"Fight To Lower Drug Prices Forces Some To Switch Medication"

STEVE INSKEEP, HOST:

Today in Your Health, an approach to childbirth that brings down costs and improves care. First, we report on the cost of prescriptions. Millions of people are getting letters this month from insurance companies. The letters say people have lost coverage for their medicines. People are told they need to switch medications. And for some, that's a major problem. NPR's Alison Kodjak reports.

ALISON KODJAK, BYLINE: Tim Kilroy is a father of five, and he runs a business out of his home in Arlington, Mass. When he was about 30, he was diagnosed with attention deficit hyperactivity disorder.

TIM KILROY: My life was kind of in shambles. I was constantly broke, and it had nothing to do with the amount of money I was making. It's because I couldn't keep track of what I was spending and couldn't remember to make sure that all of the baby stuff was in the baby bag. So we'd be places with kids without coats because I was in charge of getting the coat and couldn't remember to do it.

KODJAK: He spent six years trying medications, adjusting doses, switching and starting over before he and his doctor focused on a long-acting form of Ritalin. He'd finally landed on the drug that worked for him. But about a year ago, he switched insurance and the new company refused to pay.

KILROY: I thought how dare you? How dare this company that I pay money to tell me how to manage my health care?

KODJAK: He paid full price for the Ritalin one time, but it cost more than $120 a month on top of his insurance premiums. So he asked his doctor to move him to another medication that was covered. Kilroy says it does a good job controlling his ADHD, but it has some unpleasant side effects.

KILROY: Apparently in men of a certain age, it makes your prostate swell. So to be indiscreet, it's really hard to pee.

KODJAK: So now he's switching insurance again so he can get back on Ritalin. Kilroy is just one of millions of people affected by a battle between drug companies trying to make as much money as possible and insurers trying to drive down their prices. More and more, insurers are refusing to pay for expensive medications. Ronny Gal is a drug industry analyst at Alliance Bernstein.

RONNY GAL: Drug companies have been pricing their drugs largely along the lines of, you know, whatever you can get away with and still we have the patient get the drug.

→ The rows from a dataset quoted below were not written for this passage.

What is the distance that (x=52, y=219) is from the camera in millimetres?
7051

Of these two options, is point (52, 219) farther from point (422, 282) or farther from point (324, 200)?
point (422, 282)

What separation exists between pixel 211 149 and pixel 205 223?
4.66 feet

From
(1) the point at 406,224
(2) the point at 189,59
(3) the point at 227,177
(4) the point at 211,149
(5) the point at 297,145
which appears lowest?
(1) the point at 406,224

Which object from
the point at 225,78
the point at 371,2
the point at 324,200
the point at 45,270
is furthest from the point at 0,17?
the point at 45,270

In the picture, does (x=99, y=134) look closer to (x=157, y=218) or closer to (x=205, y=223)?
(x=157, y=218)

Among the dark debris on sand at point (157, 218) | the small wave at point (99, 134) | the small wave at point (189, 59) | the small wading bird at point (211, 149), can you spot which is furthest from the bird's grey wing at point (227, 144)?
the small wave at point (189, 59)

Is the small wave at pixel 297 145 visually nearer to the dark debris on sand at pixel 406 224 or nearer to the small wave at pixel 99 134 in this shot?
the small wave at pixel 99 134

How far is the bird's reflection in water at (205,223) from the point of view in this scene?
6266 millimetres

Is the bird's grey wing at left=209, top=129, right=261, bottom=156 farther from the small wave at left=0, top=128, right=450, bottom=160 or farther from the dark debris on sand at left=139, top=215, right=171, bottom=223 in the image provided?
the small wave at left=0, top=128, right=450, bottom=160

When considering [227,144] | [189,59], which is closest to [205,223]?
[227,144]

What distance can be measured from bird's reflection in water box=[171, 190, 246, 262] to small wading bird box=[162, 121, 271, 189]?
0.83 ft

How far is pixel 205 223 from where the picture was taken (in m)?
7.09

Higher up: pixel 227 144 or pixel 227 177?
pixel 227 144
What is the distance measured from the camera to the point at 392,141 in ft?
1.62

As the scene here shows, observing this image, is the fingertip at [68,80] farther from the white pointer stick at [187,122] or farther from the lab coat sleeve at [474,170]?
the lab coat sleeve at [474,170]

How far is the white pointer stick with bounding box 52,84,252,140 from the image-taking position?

KODJAK: He says this year, most insurers will exclude some drugs from coverage.

GAL: So first of all, exclusion becomes standard feature of the industry, which is actually quite - will be quite a shocker for a lot of patients.

KODJAK: This exclusion strategy was pioneered by Express Scripts, a company that manages prescription coverage for more than 80 million people. Two years ago, Express Scripts first experimented with excluding drugs. The company's chief medical officer, Steve Miller, says they essentially offered their customers business to the lowest bidder.

STEVE MILLER: That gives us the opportunity to go the pharmaceutical manufacturers and say who wants my market share? Whoever will give me the best price, I will reward you with an enormous amount of market share.

KODJAK: Right out of the gate, they took on some big-name products, like Advair, the blockbuster asthma drug made by GlaxoSmithKline. Advair's price had risen more than 20 percent the previous year. Then on January 1 of 2014, Express Scripts tossed Advair off its drug list and moved its customers to a cheaper drug. The results were immediate. Sales of Advair dropped $1.8 billion that year, and the prices of both drugs are still falling.

MILLER: When you move that market, the pharmaceutical manufacturer rewards you with better discounts.

KODJAK: Doctors aren't so thrilled about the discounts when the deals get in the way of their patient care. Barbara McAneny is an oncologist in New Mexico. She says very few of the chemotherapy drugs she prescribes are excluded from approved drug lists. But the medications used to help patients get through chemo, like painkillers and hormone treatments, are. This complicates her ability to care for her patients.

BARBARA MCANENY: Some patients will tolerate one pain medicine, for example, but not another. One can cause nausea and the other pain medicine doesn't. If I get a regiment that works for patients and controls their pain, it is entirely inappropriate for some pharmacy benefit manager to rearrange that regimen and cause that patient to have symptoms.

KODJAK: Now most prescription insurers have lists of drugs they don't pay for. They include new expensive medications like the hepatitis C drug Sovaldi, as well as older brand-name drugs like Kilroy's Ritalin. Insurers argue their efforts will help keep premiums low, but it also means many patients and doctors no longer have the last word on the medications they take. Alison, NPR News, Washington.